China’s new national security review for foreign investment
The national security review of foreign investment (“the review” for short) was established in China in 2011 and was applied to foreign acquisitions of Chinese companies only. However, in December 2020, in response to China’s new Foreign Investment Law which called for a comprehensive approach to reviewing foreign investments with respect to national security, China announced the Measures on the Security Review of Foreign Investment. These measures upgrade China’s review system potentially covering all types of foreign investments. From 2011 to present, China has been very selective about which foreign investment transactions are subject to review. Nonetheless, it is important for Canadian businesses to understand China’s current national security review system for foreign investment to assess whether a particular investment would trigger a review.
What transactions are covered by the review?
The review covers direct or indirect greenfield investment, acquisitions, or any other form of investment by foreign investors into China if:
- the investment is in the sectors of military industry, military industrial support and other fields relating to national defense, or in geographic locations in the vicinity of military facilities and military industrial facilities; or
- the investment is in the sectors of importance for national security, such as important agricultural products, important energy and resources, important equipment manufacturing, important infrastructure, important transport services, important cultural products and services, important information technology and Internet products and services, important financial services, and key technologies, and results in the foreign investor’s actual control of the invested enterprise.

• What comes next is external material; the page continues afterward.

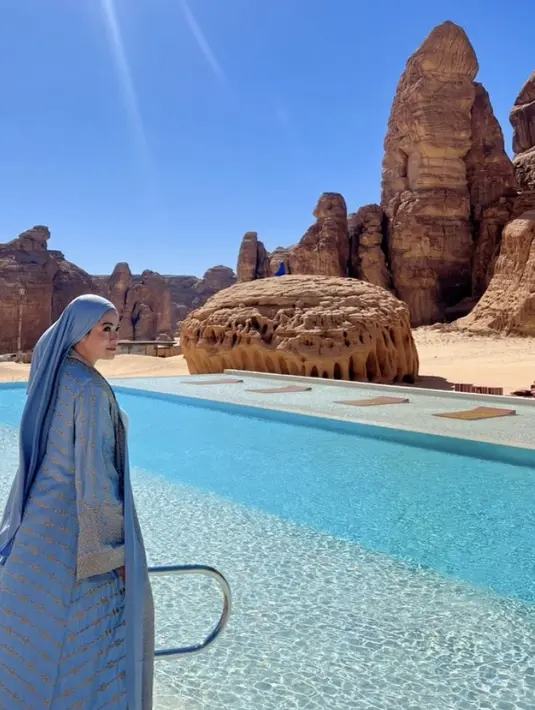 Dipadukan dengan outer model jubah panjang biru dengan aksen bordiran keemasan, pada bagian depan dan lengan. [@titi_kamall]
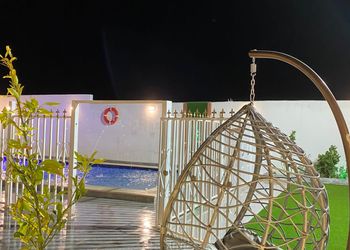 شاليه بألعاب أطفال وجلسة خارجية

There is no definition of “important”.
Who is the review authority?
The Foreign Investment Security Review Working Mechanism Office (“the Review Office” for short) consists of National Development and Reform Commission (NDRC) and the Ministry of Commerce of the People's Republic of China (MOFCOM) officials; it is responsible for accepting fillings submitted by investors and conducting the review.

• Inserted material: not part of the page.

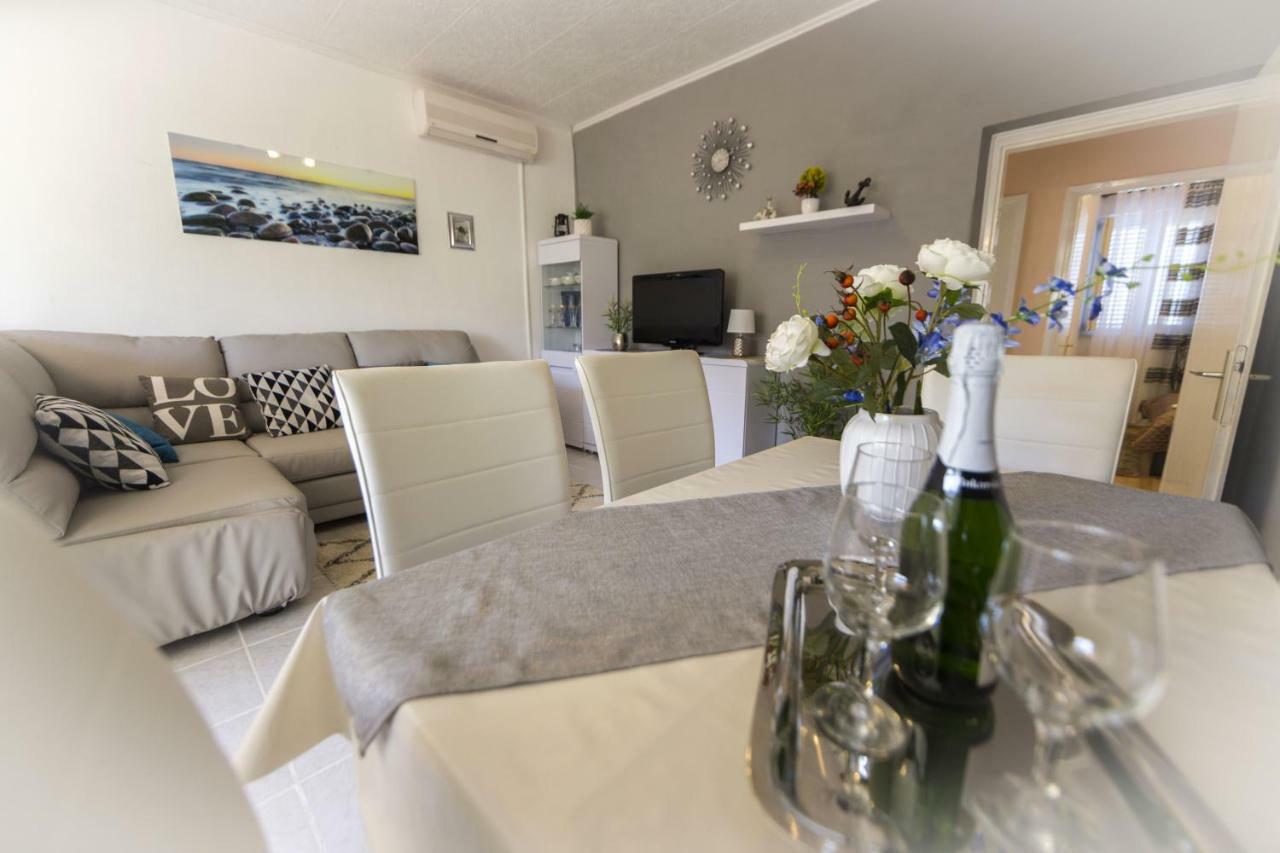 Apartment Palma Sali Zewnętrze zdjęcie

How to trigger the review?
Parties of the investment subject to the scope of the review are required to proactively report to the Review Office. If the parties are uncertain if their investment falls under the review, they may consult with the Review Office prior to the actual filling. After receiving all required materials from the parties of the investment, the Review Office has 15 business days to decide whether they will launch the review.

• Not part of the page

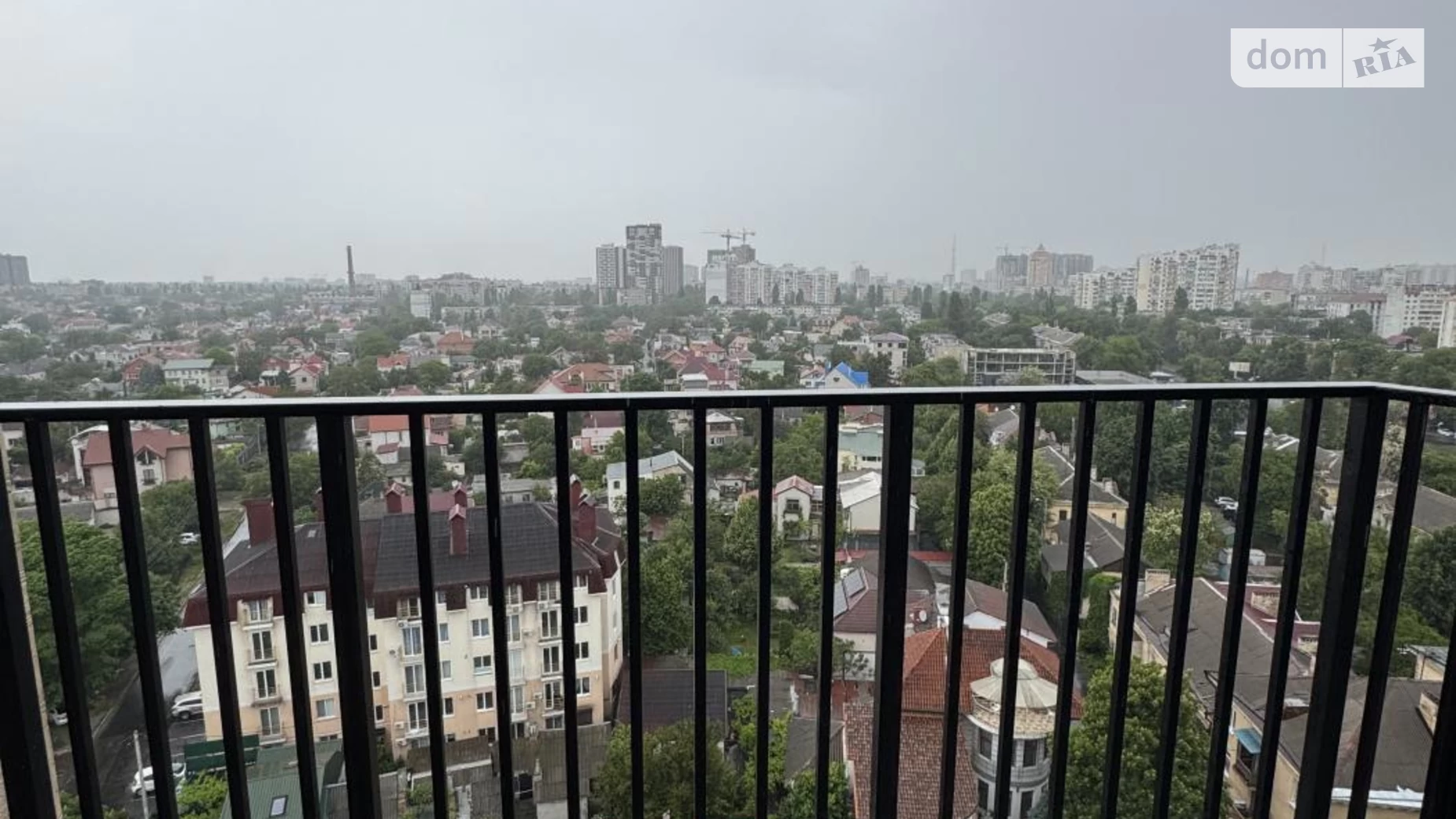 Продается 1-комнатная квартира 43 кв. м в Одессе, ул. Чубаевская, 1 - фото 2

In addition, any person can propose to the Review Office to initiate a review if such person believes there is a national security concern. The Review Office may also request the parties of the investment to report within a prescribed period of time, if the Review Office believes the investment should be reported.
What is the process of the review?
After the Review Office decides to initiate the review, they have 30 business days to run a general review of the investment in question. Following the general review, the Review Office approves either the transaction or, proceeds with a special review, which takes up to 60 business days or longer under special circumstances. Lastly, the Review Office will decide to approve the investment, impose conditions or ban the investment. The decision is final and is not subject to administrative or judicial review.
What are the liabilities for violations?
The Review Office can order the parties to divest by disposing shares or assets or take other necessary measures to restore pre-investment conditions if the parties of the investment fail to:
- make a filing where it is required
- provide false information
- conceal relevant information in the review
- fail to comply with a conditional clearance decision
The parties would also be registered into the Chinese corporate social credit system and subject to sanctions by Chinese government agencies affecting other areas of business not necessarily related to the reviewed investment, such as restrictions on bidding for projects, removal of preferential tax treatment, etc.
What are the recommendations for Canadian companies?
According to the Embassy’s informal conversation with NDRC, a review of an investment may occur before, during or after the investment is made. Canadian companies that have made or are considering making an investment should consult with legal professionals and carefully assess whether a proposed transaction could trigger a review. Companies and their counsel should also consult with the Review Office in relation to specific situations as needed.